▶ **Exercise description**:
Summarize the blog post below in two sentences.

▶ **Source extract**:
Spanish life is not always likeable but it is compellingly loveable.
Christopher Howse: A Pilgrim in SpainSpanish/Galician Life
- A great bull makes for a great bullfight, goes the local saying. Or something along those lines. One such event was described in yesterday's El Mundo. But I didn't read far enough into the review to know if the brave creature was spared death. Either way, his opinion probably wasn't sought.
- By coincidence 1: I read yesterday in Steven Pinker's The Better Angels of Our Nature that the heroes of today's Spanish youth are not matadors but singers and football players, so that While bullfighting retains a loyal following, the crowds are middle-aged and older. Pretty true, I think.
- By coincidence 2: Here's The Local on the Osborne bulls that dot Spain.
- Another quote from Tim Parfitt's 'A Load of Bull', which rather endorses a comment of mine about the current La Rueda trial of 14 corrupt TV companies: All 'final decisions' and 'closures' are extremely rare in Spain. I'd endlessly read reports in newspapers of high-profile crooks being sentenced to 20 years or so in a prison for major fraud but then, a minute later, it was never absolutely certain that they'd be jailed at all.
- What a Galician claim to fame . . .
- Here's Richard North today in respect of a - deceitful - government announcement on the issue of future trade restrictions between the UK and the EU: It seems we have taken a giant leap backwards to Orwell's 1984. In his land where the Ministry of Truth was devoted to the falsification of public records, the Ministry of Peace concerned itself with war, the Ministry of Love sanctioned torture and the Ministry of Plenty presided over starvation, he launched the concept of the Orwellian inversion where official pronouncements mean the exact opposite of what they said. However, no one can really claim to be surprised. It all, says RN, bodes ill for the future. I'll say.
- Strange political goings on there, accompanying the economic reverses. I guess they're connected.
- As I've said, Spain is not alone in this . . . Although Ireland is seen as an economic success story — the “Celtic tiger” that has transformed itself from one of Europe’s poorer countries into one of the wealthiest - the proceeds of growth have not filtered down to the general population. Rents have soared, property ownership has slumped and homelessness has nearly quadrupled in the past five years. One poll found that 63% of people do not feel personally any better off despite the country’s wider economic success. All very familiar here.

▶ **Provided data**:

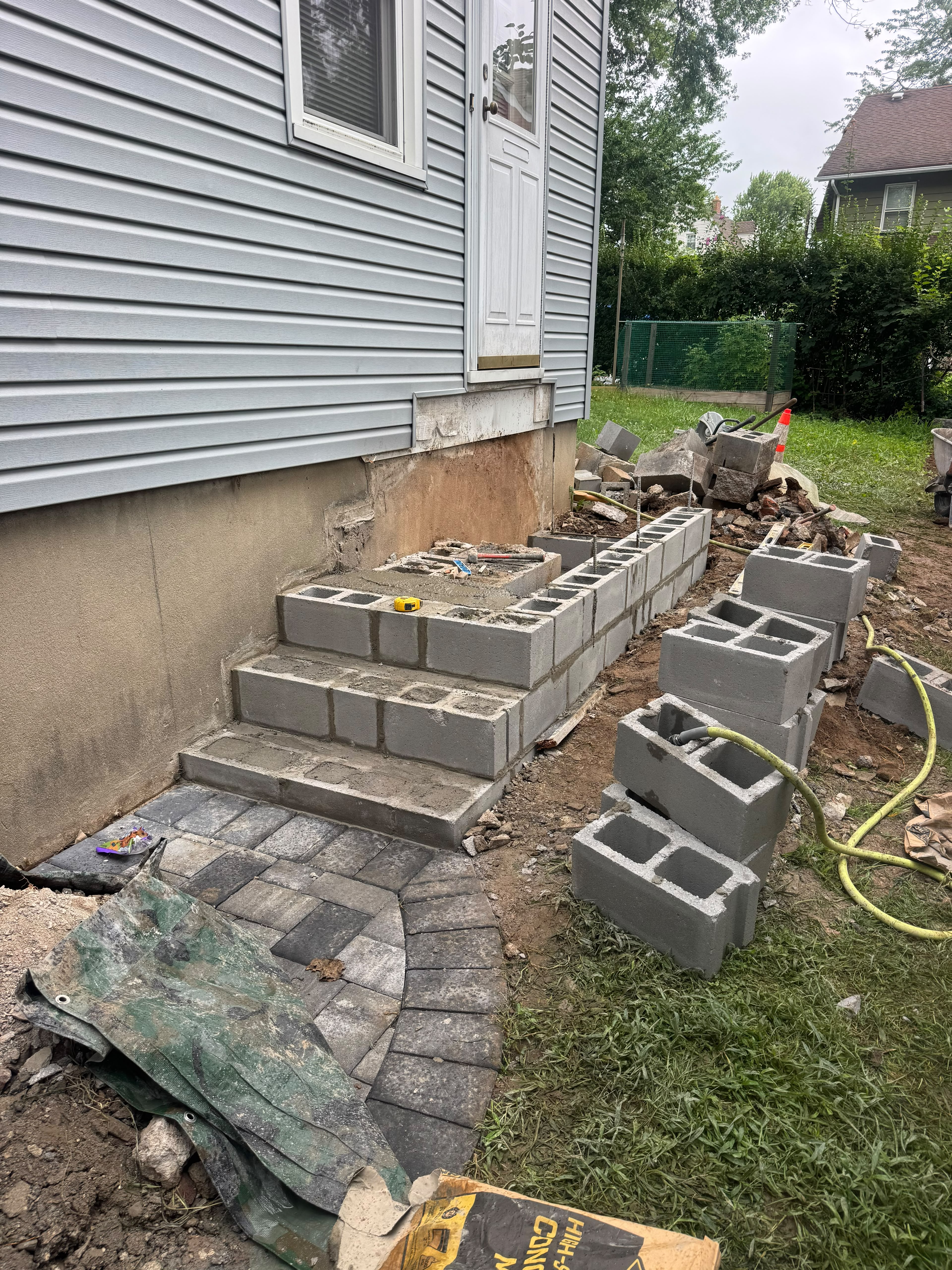 Stone veneer masonry steps with railing in Bloomfield NJ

▶ **Exercise result**:
The post mentions a bullfight review in El Mundo and cites Steven Pinker's observation that today's Spanish youth admire singers and football players rather than matadors, so bullfighting crowds are middle-aged and older. It also quotes Tim Parfitt on how rarely final decisions and closures happen in Spain, Richard North comparing a deceitful UK government announcement on future UK–EU trade restrictions to Orwell's 1984, and a report that Ireland's economic growth has not reached its general population.